Skip to main content

Petersen and Dykes talk about the biggest transitions to the Pac-12

Petersenbanner

On the surface, Sonny Dykes and Chris Petersen have quite a bit in common. Both were extremely successful during their last coaching stop, and both made the jump from the smaller pond to the Pac-12. While Dykes has one more season under his belt than Petersen, the lessons that they've learned in their transition certainly have certain parallels worth visiting.

Both Petersen and Dykes shared those lessons in an article ran by the Arizona Daily Star.

Upon taking the Washington job, Chris Petersen got a $1 million raise and the keys to a revamped stadium that cost the Huskie faithful a price tag of $280 million.

“I said from the second I took the job, my life just got a lot harder.” Petersen's immediate noted.

At Boise State, their facilities were hands-down the best in the conference, but at Washington they're competing with some of the newest and best facilities in the country.
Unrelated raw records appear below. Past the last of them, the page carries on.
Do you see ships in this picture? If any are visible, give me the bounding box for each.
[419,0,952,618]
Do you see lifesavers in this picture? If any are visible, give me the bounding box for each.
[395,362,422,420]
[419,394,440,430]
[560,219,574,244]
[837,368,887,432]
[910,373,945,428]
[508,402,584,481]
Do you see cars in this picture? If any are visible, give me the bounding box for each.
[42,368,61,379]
That includes Oregon's, which have been dubbed the Tahj Mahal among college football's elite.

“Everybody has got good facilities, and really good support. That’s the one thing that jumps out. I don’t know if there is a school that is clear-cut above everyone else,."
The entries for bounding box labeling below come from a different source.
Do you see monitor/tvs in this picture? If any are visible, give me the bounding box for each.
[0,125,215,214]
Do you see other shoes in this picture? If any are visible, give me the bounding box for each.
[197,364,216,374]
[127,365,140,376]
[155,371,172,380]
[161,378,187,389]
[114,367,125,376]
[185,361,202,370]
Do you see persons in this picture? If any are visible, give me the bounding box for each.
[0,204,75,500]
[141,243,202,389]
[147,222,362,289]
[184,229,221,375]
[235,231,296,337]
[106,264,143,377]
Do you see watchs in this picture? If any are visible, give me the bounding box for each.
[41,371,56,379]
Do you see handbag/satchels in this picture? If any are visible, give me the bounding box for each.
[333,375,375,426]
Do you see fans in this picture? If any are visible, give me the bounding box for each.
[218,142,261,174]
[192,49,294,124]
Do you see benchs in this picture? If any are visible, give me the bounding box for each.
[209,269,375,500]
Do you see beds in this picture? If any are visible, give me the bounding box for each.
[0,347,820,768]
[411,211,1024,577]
"Oregon’s got pretty good things going on here. But you come here and look at these brand new facilities, Arizona just built a new facility, it goes on and on. It’s hard to get an advantage in any area in this conference.”
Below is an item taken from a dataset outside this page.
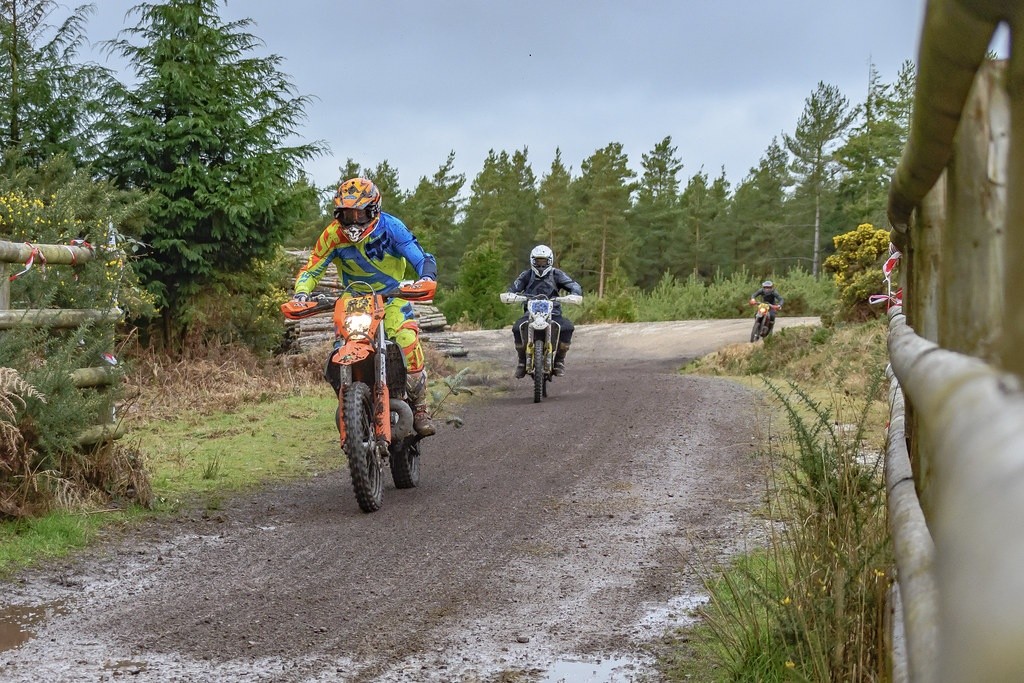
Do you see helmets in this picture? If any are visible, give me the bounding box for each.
[762,281,774,295]
[530,245,553,278]
[333,178,382,243]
For Sonny Dykes, who went 1-11 in his first year at Cal before turning things around into a 5-4 start this season, it had nothing to do with facilities, or on the field stuff. For him it came down to the difference between a small athletic department (like he had at Louisiana Tech) and a giant one like Cal's.

"You’re navigating a whole different set of circumstances. Our athletic department at Louisiana Tech was small. There weren’t a whole lot of people you had to deal with."

"As you get into larger athletic departments, more people have different roles, and the biggest thing you have to do is get everyone on the same page.”

While those are both very different challenges, they are also both notable reminders to coaches everywhere as the off season hiring cycle starts.